WHAT THE TASK ASKS:
Convert the material below into a numbered list, one item per line and skipping blank lines, and omit the pictures from your answer.

ENTRIES SUPPLIED:
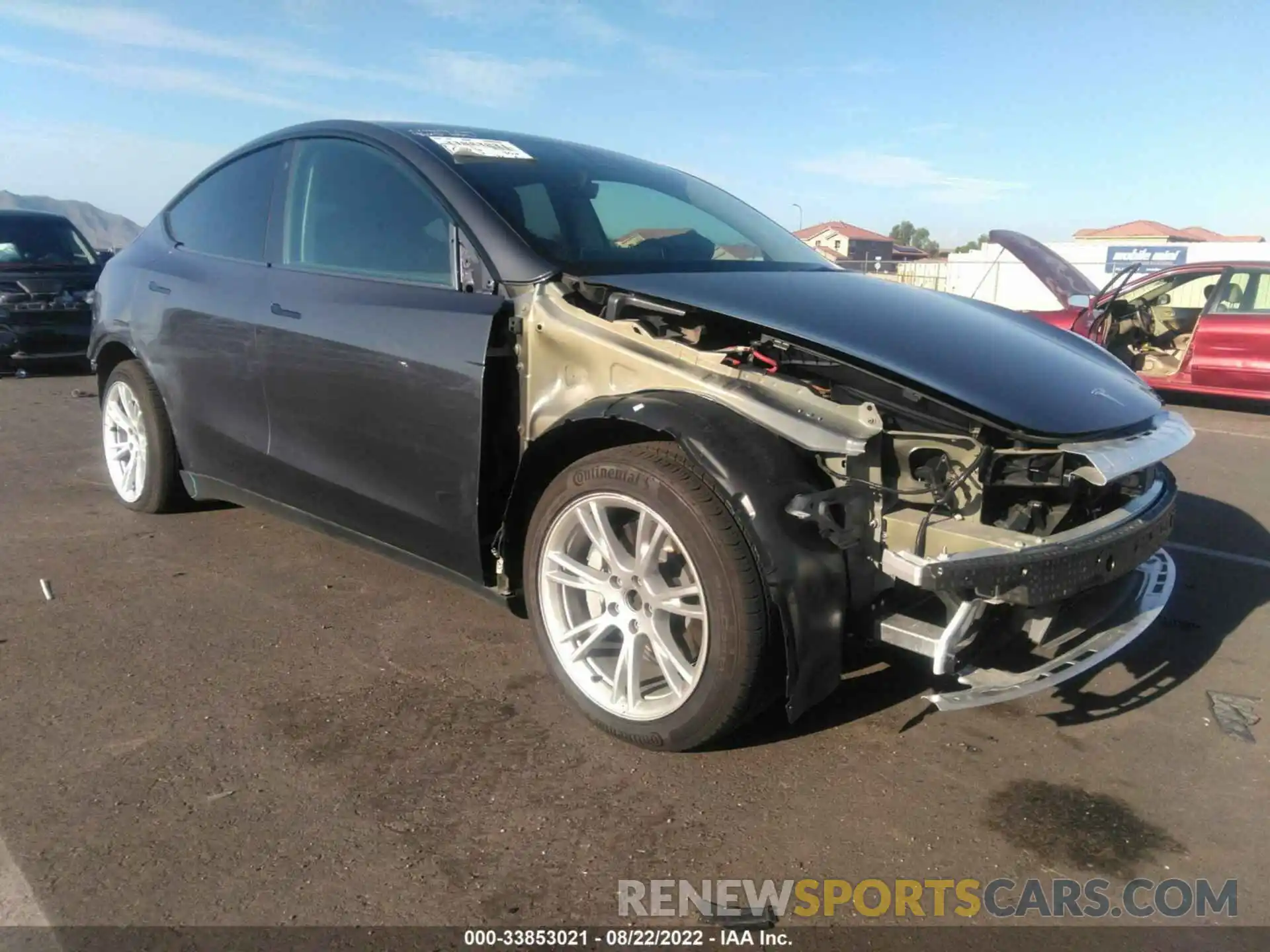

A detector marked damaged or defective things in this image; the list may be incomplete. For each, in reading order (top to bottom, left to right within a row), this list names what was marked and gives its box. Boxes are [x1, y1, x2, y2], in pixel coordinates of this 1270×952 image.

damaged gray tesla sedan [87, 123, 1189, 751]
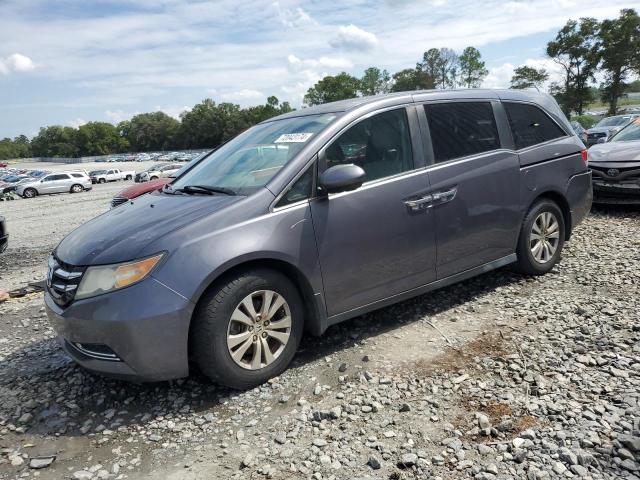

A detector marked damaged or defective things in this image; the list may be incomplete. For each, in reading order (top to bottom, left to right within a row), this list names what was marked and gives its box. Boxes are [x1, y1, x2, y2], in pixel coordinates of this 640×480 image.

damaged vehicle [43, 91, 592, 390]
damaged vehicle [588, 119, 640, 204]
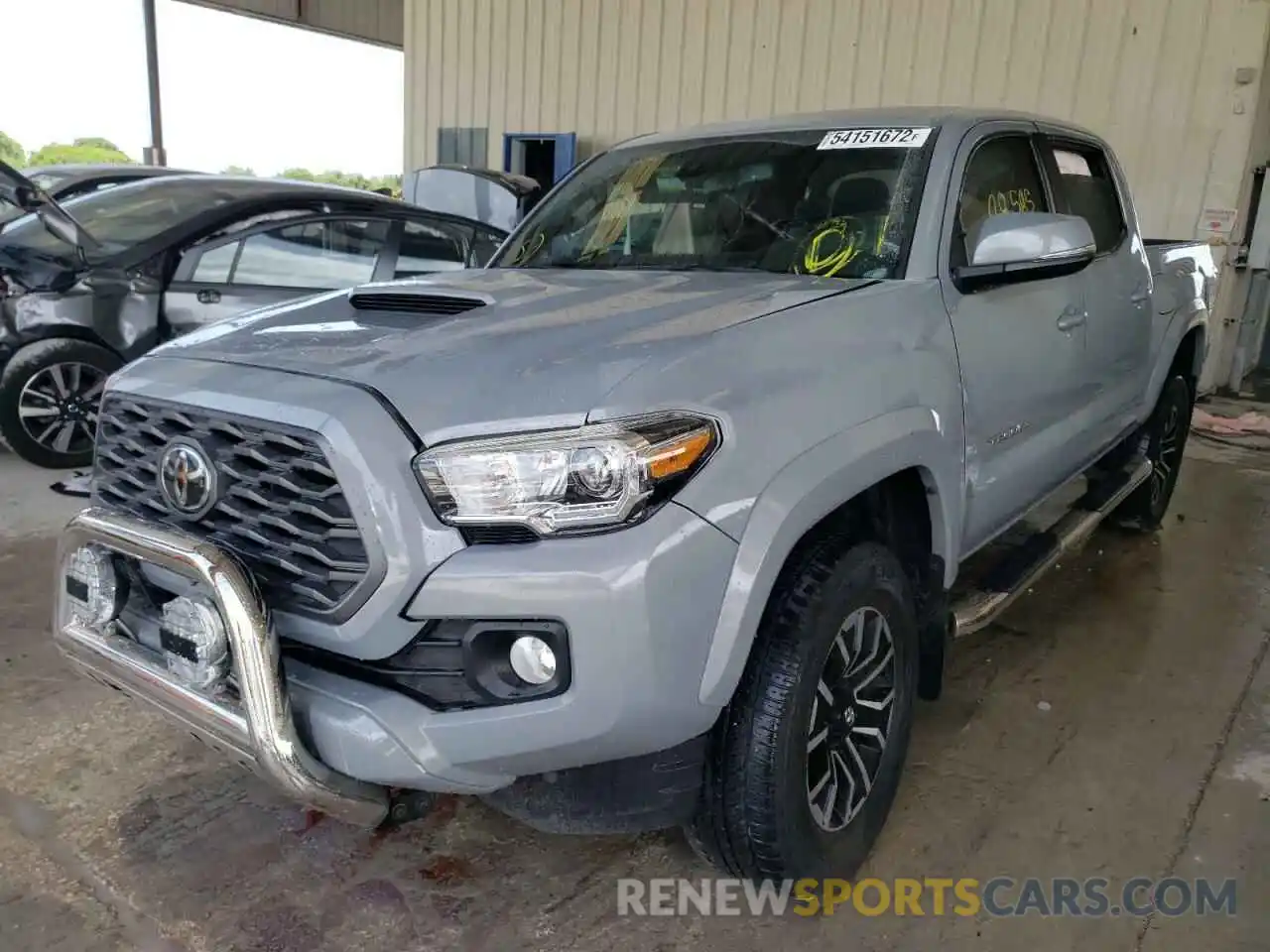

REPLY TO THE EXERCISE:
1. A detector marked damaged or defective things in this image; the list may be incomplete. For each, in reading order (top to bottom, left to right within a row), this list names what was marked and gives its box. Boxes are [x1, y1, x2, y2], in pixel coordinates of this 1270×952 image.
2. damaged gray tesla sedan [87, 123, 1189, 751]
3. A detector marked damaged or defective things in this image; the list may be incomplete. For each, in reading order (top to bottom, left to right within a row), this list names what was marked and gives its box. Boxes are [x1, y1, x2, y2], in pixel coordinates of this 640×480 image.
4. damaged vehicle [43, 91, 592, 390]
5. damaged vehicle [588, 119, 640, 204]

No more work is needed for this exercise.